Stored data =>
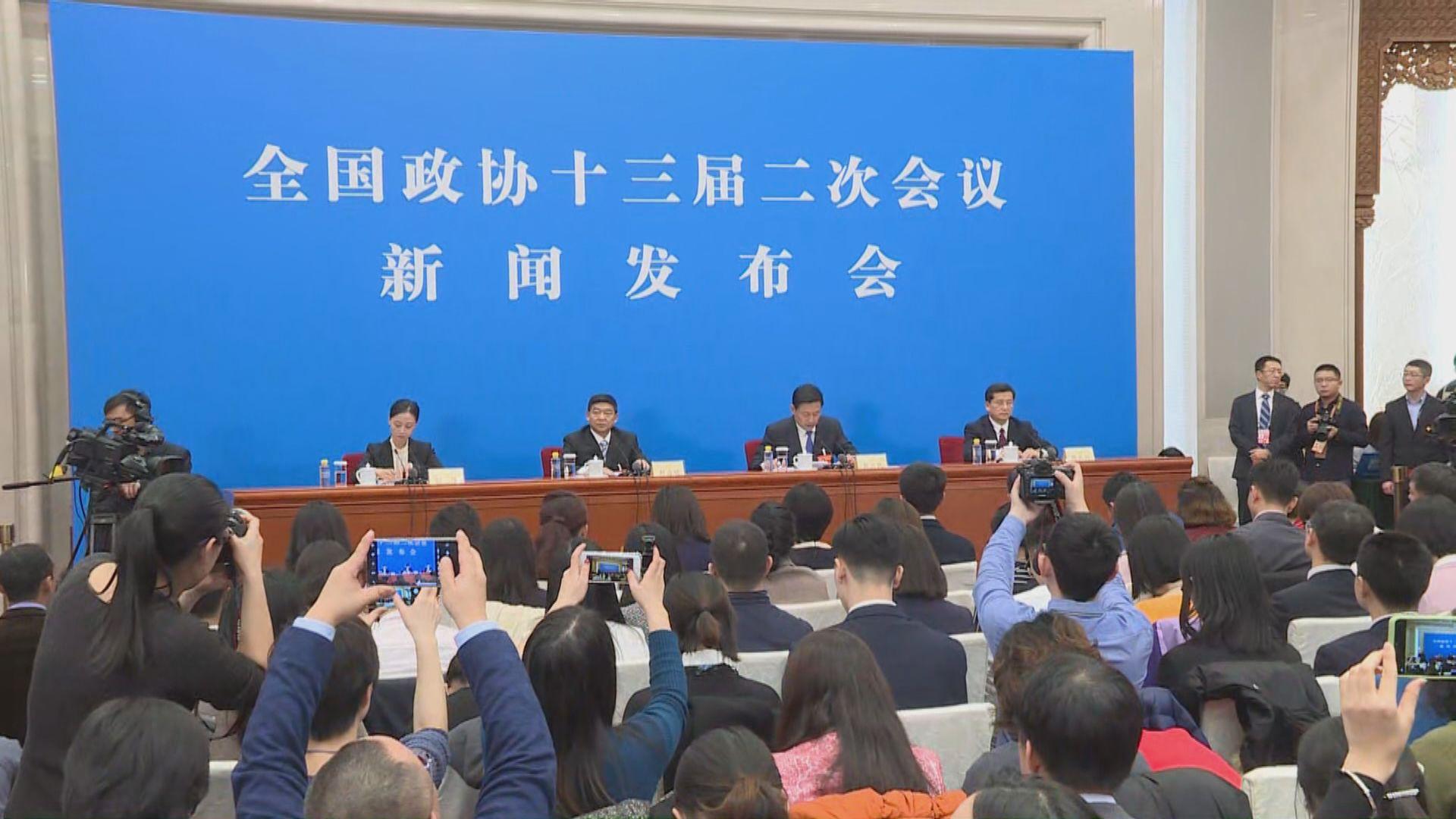全國政協會議星期日開幕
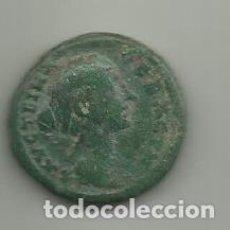 Monedas Imperio Romano: RARO AS COLONIAL DE FAUSTINA LA JOVEN, ESPOSA DEL EMPERADOR MARCO AURELIO.. Lote 258218335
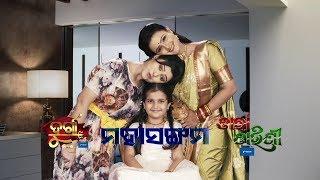 Durga & Tara Tarini Mahasangam | Full Ep 6 | 14th July | Odia Serial - Tarang TV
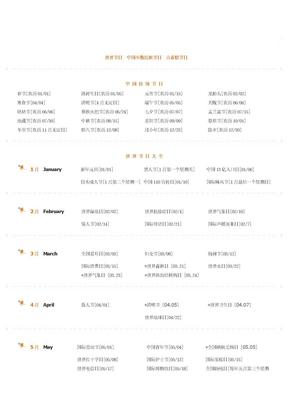 中国传统节日.doc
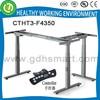 Small workstation for 1 people height adjustable desk frame
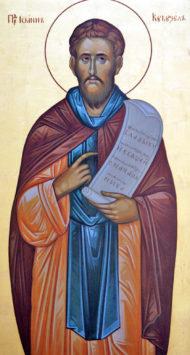 Преподобный Иоанн Кукузель, пестнописец Афонский (+1341)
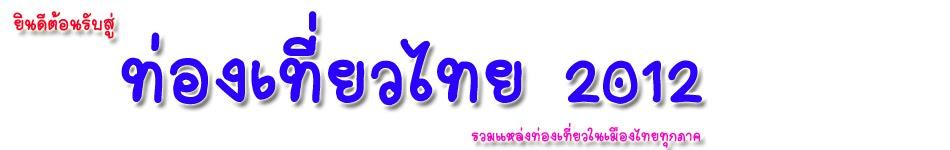 แหล่งท่องเที่ยวไทย 2012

Activity => Starting with the line that contains "Monedas Imperio Romano: RARO", repeat each line exactly through the last line of the data above, and nothing more; the pictures stay out.

Response =>
 Monedas Imperio Romano: RARO AS COLONIAL DE FAUSTINA LA JOVEN, ESPOSA DEL EMPERADOR MARCO AURELIO.. Lote 258218335
 Durga & Tara Tarini Mahasangam | Full Ep 6 | 14th July | Odia Serial - Tarang TV
 中国传统节日.doc
 Small workstation for 1 people height adjustable desk frame
 Преподобный Иоанн Кукузель, пестнописец Афонский (+1341)
 แหล่งท่องเที่ยวไทย 2012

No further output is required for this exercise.